WHAT YOU SHOULD DO>
Exactly the lines from the start of the data through the line containing "common name: plains zebra" should be output, with both ends kept and nothing added.

EXCERPTED RECORDS>
--------------------
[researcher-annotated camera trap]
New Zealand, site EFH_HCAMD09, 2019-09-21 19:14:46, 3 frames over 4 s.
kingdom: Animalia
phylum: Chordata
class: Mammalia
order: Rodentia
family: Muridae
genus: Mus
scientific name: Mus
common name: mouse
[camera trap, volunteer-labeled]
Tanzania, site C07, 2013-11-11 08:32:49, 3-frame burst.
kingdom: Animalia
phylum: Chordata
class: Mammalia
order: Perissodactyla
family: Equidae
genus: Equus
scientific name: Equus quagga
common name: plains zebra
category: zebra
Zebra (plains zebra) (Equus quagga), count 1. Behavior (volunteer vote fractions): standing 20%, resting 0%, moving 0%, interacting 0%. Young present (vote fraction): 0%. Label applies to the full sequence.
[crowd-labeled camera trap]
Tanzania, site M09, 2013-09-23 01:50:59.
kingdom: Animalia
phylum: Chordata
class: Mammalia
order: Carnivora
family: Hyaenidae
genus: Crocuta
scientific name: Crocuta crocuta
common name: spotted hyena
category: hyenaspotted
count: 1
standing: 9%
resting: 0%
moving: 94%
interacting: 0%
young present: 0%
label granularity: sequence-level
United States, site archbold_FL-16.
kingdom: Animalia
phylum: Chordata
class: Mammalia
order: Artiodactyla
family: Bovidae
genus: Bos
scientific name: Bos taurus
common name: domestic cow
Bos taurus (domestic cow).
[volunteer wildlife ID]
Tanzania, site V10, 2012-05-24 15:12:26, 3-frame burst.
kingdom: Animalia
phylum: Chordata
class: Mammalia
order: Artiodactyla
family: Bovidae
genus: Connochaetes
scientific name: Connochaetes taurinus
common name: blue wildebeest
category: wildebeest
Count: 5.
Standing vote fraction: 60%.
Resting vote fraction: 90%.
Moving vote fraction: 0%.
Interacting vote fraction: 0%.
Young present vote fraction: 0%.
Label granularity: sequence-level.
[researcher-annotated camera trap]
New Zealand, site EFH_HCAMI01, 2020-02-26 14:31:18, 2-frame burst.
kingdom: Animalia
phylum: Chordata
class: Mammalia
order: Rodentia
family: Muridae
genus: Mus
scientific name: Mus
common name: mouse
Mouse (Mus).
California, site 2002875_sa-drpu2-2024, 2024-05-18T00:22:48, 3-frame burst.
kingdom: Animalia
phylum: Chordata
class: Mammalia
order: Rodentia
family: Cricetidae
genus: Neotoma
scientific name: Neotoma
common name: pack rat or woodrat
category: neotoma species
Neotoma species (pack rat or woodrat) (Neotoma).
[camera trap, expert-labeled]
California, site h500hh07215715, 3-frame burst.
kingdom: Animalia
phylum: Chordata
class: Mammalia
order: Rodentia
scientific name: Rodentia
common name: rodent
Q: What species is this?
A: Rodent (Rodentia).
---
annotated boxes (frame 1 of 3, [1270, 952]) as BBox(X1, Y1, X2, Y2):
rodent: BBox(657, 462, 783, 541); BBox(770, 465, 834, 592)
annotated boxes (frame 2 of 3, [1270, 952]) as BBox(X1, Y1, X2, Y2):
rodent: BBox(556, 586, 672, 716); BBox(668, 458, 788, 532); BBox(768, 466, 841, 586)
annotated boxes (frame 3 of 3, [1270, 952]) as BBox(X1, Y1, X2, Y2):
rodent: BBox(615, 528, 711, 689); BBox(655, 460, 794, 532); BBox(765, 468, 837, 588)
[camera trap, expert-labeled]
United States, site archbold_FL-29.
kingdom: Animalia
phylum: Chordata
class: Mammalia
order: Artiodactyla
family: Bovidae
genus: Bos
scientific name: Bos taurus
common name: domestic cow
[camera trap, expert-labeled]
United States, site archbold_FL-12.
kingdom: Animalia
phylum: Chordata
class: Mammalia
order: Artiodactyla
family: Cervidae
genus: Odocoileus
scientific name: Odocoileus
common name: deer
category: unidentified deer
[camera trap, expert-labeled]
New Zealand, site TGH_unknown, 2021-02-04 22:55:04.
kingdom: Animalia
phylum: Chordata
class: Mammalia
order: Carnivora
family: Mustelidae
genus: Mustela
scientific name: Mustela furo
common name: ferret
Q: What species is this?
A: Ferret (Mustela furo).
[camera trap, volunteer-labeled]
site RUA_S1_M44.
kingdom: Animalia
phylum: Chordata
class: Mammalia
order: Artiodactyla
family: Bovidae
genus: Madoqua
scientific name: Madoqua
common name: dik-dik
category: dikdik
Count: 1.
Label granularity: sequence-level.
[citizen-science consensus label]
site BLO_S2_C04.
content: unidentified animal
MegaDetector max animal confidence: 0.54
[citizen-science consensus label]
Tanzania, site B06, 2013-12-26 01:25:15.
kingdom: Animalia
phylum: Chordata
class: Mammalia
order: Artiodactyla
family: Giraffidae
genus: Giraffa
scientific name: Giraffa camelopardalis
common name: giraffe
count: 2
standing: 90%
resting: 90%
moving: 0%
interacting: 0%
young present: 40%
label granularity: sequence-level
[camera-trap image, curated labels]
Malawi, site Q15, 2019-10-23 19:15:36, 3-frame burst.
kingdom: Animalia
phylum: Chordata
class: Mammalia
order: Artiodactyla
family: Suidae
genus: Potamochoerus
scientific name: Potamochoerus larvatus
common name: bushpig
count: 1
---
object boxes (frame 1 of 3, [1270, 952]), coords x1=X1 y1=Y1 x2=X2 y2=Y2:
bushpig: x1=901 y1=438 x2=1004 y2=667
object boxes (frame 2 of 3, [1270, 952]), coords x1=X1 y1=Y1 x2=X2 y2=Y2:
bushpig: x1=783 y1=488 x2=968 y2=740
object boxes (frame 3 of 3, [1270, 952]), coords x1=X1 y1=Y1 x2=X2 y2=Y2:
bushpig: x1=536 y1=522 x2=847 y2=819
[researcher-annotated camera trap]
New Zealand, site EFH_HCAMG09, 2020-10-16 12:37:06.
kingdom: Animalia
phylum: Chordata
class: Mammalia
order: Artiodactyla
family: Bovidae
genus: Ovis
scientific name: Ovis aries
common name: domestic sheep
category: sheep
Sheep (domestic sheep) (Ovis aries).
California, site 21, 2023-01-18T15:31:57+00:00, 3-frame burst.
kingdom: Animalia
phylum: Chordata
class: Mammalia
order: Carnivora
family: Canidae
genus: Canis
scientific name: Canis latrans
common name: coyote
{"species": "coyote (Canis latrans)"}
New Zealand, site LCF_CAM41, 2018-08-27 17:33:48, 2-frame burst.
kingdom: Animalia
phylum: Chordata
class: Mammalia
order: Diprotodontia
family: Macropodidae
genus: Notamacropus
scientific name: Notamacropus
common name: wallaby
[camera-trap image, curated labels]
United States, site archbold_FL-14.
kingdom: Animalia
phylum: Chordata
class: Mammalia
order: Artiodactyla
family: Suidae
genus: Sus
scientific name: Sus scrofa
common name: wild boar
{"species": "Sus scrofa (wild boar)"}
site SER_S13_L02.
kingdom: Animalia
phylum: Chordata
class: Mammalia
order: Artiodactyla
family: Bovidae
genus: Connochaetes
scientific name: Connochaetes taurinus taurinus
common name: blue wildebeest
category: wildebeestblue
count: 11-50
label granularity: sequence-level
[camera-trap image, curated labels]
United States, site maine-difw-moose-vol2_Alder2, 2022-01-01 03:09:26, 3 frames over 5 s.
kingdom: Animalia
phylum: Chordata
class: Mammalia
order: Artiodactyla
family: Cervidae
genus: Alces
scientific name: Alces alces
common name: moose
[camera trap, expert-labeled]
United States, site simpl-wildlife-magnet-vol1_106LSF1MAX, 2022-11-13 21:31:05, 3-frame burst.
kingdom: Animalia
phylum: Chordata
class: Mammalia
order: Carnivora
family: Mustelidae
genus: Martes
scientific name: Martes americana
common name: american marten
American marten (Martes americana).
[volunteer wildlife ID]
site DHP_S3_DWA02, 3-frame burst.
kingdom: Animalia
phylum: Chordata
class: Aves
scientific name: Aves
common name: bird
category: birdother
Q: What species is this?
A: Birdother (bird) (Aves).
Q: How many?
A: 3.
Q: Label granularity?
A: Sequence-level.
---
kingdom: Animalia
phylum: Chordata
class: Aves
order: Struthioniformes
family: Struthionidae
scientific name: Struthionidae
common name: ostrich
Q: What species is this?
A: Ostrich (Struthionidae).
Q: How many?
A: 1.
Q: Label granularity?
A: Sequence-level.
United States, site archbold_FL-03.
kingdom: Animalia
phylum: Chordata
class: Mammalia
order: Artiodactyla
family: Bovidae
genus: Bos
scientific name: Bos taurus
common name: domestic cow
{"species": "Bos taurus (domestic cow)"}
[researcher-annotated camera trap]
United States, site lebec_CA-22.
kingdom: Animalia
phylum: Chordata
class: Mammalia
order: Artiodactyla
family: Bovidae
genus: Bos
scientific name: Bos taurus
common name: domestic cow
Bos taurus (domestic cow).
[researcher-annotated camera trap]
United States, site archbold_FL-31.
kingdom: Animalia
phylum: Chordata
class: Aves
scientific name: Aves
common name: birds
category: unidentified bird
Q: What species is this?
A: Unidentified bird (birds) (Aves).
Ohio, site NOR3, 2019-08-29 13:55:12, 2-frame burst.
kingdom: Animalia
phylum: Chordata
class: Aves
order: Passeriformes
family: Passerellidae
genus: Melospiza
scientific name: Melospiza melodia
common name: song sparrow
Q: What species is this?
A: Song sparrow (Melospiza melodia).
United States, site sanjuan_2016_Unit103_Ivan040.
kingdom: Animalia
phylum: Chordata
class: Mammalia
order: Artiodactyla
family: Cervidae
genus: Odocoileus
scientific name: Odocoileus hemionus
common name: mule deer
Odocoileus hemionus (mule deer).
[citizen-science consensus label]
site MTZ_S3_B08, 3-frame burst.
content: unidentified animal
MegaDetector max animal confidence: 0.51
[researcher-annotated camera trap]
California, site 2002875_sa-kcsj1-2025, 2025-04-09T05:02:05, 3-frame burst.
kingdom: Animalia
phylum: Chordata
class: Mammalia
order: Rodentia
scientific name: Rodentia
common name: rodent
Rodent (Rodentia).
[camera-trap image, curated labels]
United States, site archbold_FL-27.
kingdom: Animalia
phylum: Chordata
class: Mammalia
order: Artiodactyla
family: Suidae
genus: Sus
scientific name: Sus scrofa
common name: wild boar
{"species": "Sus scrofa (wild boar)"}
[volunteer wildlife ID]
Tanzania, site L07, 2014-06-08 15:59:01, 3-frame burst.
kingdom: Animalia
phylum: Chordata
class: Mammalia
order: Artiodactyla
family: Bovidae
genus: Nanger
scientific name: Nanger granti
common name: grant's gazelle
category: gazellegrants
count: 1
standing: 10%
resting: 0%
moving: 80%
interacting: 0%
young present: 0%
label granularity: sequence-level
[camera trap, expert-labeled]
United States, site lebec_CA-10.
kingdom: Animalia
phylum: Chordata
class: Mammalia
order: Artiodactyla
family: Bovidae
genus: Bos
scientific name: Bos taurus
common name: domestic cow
--------------------
TASK ANSWER>
[researcher-annotated camera trap]
New Zealand, site EFH_HCAMD09, 2019-09-21 19:14:46, 3 frames over 4 s.
kingdom: Animalia
phylum: Chordata
class: Mammalia
order: Rodentia
family: Muridae
genus: Mus
scientific name: Mus
common name: mouse
[camera trap, volunteer-labeled]
Tanzania, site C07, 2013-11-11 08:32:49, 3-frame burst.
kingdom: Animalia
phylum: Chordata
class: Mammalia
order: Perissodactyla
family: Equidae
genus: Equus
scientific name: Equus quagga
common name: plains zebra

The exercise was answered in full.